Note:
This topic has been translated from a Chinese forum by GPT and might contain errors.
Original topic: TiCDC CPU负载高
[TiDB Usage Environment] Production Environment
[TiDB Version] V6.1
[Reproduction Path] Operations performed that led to the issue
[Encountered Issue: Symptoms and Impact]
One of the three TiDB servers has a TiCDC node deployed, monitoring changes in some databases. After running the monitoring for a while, it was observed that the CPU usage of the TiCDC node reached 100%. Checking the processes revealed that the TiCDC process was consuming the CPU. We then paused the TiCDC task, killed the TiCDC process, and restarted the task, which temporarily resolved the issue. However, after a while, the CPU usage again reached 100%, even though there was no significant increase in incremental data at that time.
[Resource Configuration]
3 TiDB/PD nodes with 16 cores and 64GB RAM each, with one TiCDC node deployed on the first node
3 TiKV nodes with 16 cores and 64GB RAM each
[Attachments: Screenshots/Logs/Monitoring]
Here is the log when the exception first occurred:
Here is the log after the CPU reached 100%:
It looks like there was an issue with the Kafka server at that time, but it shouldn’t have caused such a severe problem afterward, right?
Also, how do you view function calls with perf? Thanks for your guidance.
Can you help capture the profile when this issue occurs?

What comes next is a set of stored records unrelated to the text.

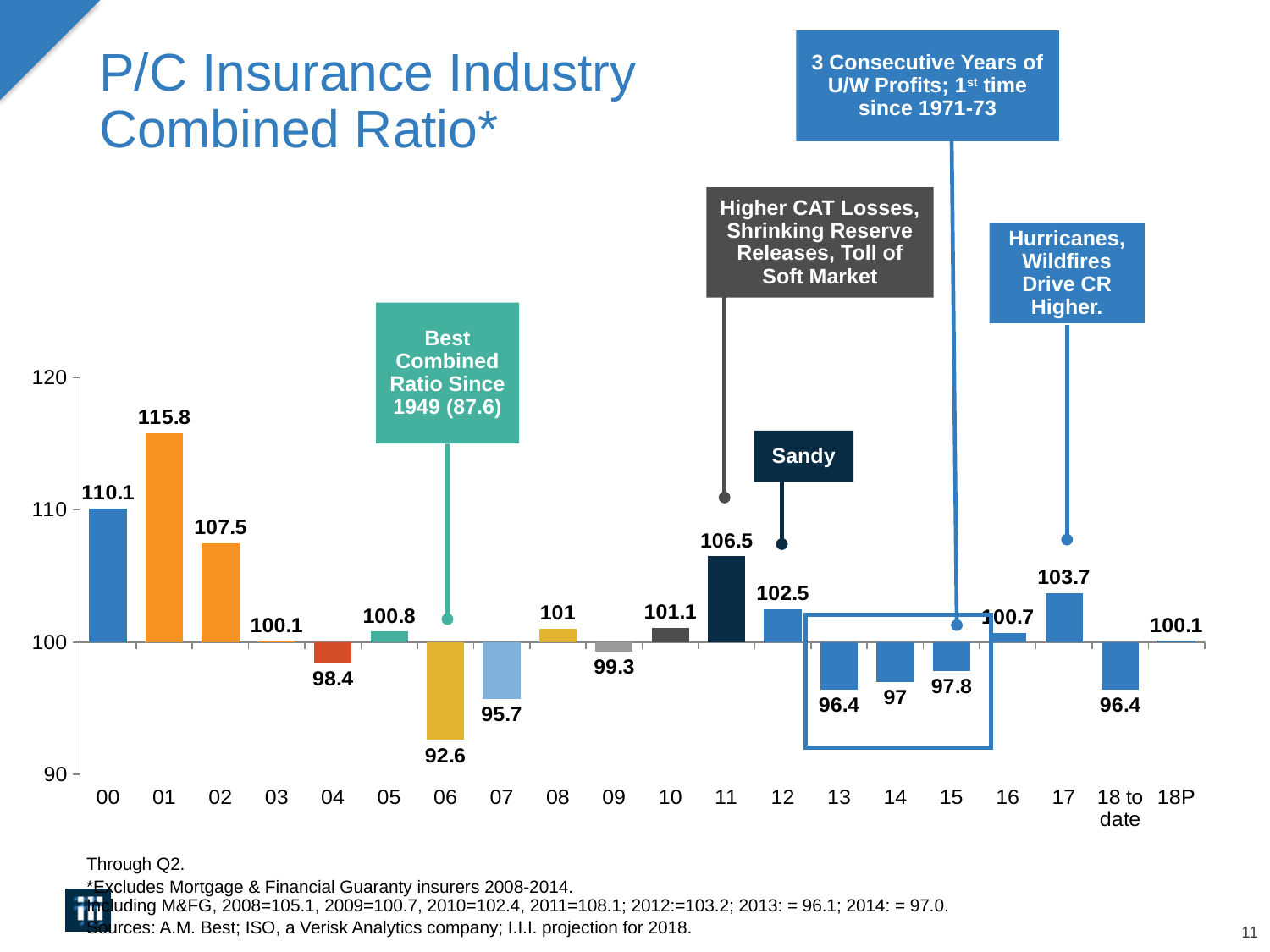
How many categories (years/periods) are shown on the x axis? 20 What is the difference between the combined ratio for 11 and the combined ratio for 12? 4 What kind of chart is shown on the slide? Bar chart What is the title of the chart on the slide? P/C Insurance Industry Combined Ratio* What is the difference between the combined ratio for 01 and the combined ratio for 00? 5.7 What is the combined ratio value shown for 2011 (labelled "11")? 106.5 What is the combined ratio value shown for 2006 (labelled "06")? 92.6 What is the combined ratio value shown for 2017 (labelled "17")? 103.7 Which year has the lowest combined ratio on the chart? 06 Which year has the highest combined ratio on the chart? 01 Is the combined ratio for 07 greater or less than 100? less Which is larger, the combined ratio for 17 or for 12? 17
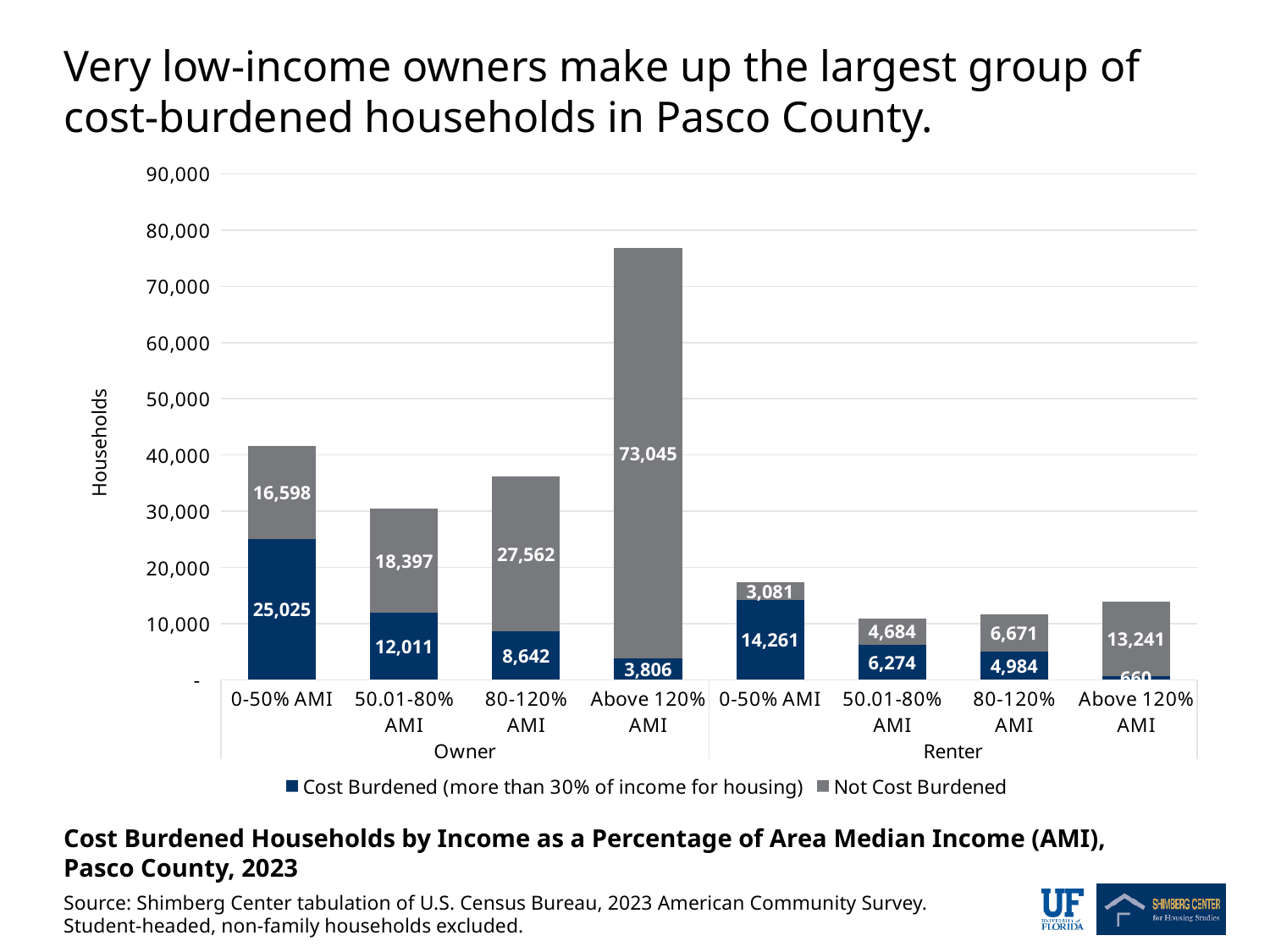
How many cost-burdened renter households are in the 0-50% AMI group? 14,261 What is the difference between cost-burdened owner households in the 0-50% AMI group and the 50.01-80% AMI group? 13,014 How many not-cost-burdened renter households are in the 80-120% AMI group? 6,671 What kind of chart is shown on the slide? Stacked bar chart Which income group has the highest number of cost-burdened households? Owner 0-50% AMI How many series does the legend list? 2 How many not-cost-burdened owner households are in the Above 120% AMI group? 73,045 Which group has the tallest stacked bar overall? Owner Above 120% AMI Which is larger: cost-burdened renter households at 0-50% AMI or cost-burdened owner households at 50.01-80% AMI? Cost-burdened renter households at 0-50% AMI How many cost-burdened owner households are in the 0-50% AMI group? 25,025 What is the total number of owner households in the 0-50% AMI group (cost burdened plus not cost burdened)? 41,623 Is the total height of the Owner Above 120% AMI bar greater or less than 70,000? greater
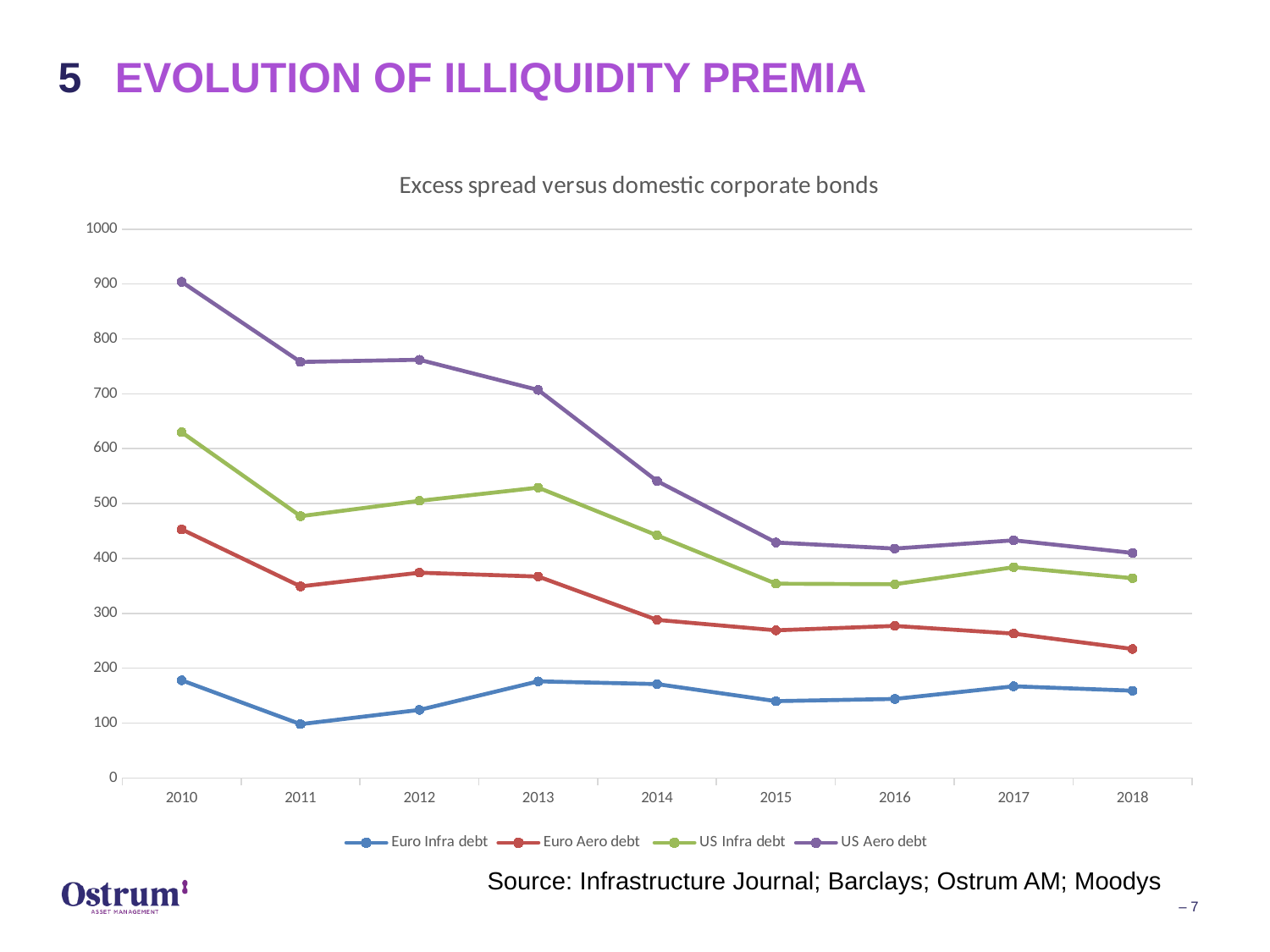
What kind of chart is shown on the slide? Line chart What is the title of the chart? Excess spread versus domestic corporate bonds Is the value for Euro Infra debt in 2011 greater or less than 150? less Is the value for US Infra debt in 2010 greater or less than 600? greater Is the value for US Aero debt in 2010 greater or less than 800? greater How many series does the legend list? 4 Which series has the lowest value in 2018? Euro Infra debt In which year is US Infra debt at its highest? 2010 How many years are shown on the x axis? 9 Which series has the highest value in 2010? US Aero debt Does the US Aero debt series rise or fall overall from 2010 to 2018? Fall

curl -X GET http://${host:port}/debug/pprof/profile?second=120s > cdc.profile # Capture CPU sampling for 120s
curl -X GET http://${host:port}/debug/pprof/goroutine?debug=2 > cdc.goroutine # Capture goroutine
curl -X GET http://${host:port}/debug/pprof/heap > cdc.heap # Capture heap
It is currently suspected to be caused by this bug. You can try using v6.1.2 cdc.
Okay, next time the CPU usage goes up, we’ll capture it. Thanks, thanks.
Sure, our task is to start CDC with version 6.2.0. Will switching to version 6.1.2 and restarting the service affect the previous tasks?
Sorry, I misspoke. 6.2.0 cannot be replaced with 6.1.2. Please use v6.3.0.
We are not sure about the CDC 6.3.0 version of our cluster. After downgrading CDC to 6.1.2, the issue has not reoccurred for 7 days. It seems to be resolved, but we will continue to monitor it. Thank you.
This topic was automatically closed 60 days after the last reply. New replies are no longer allowed.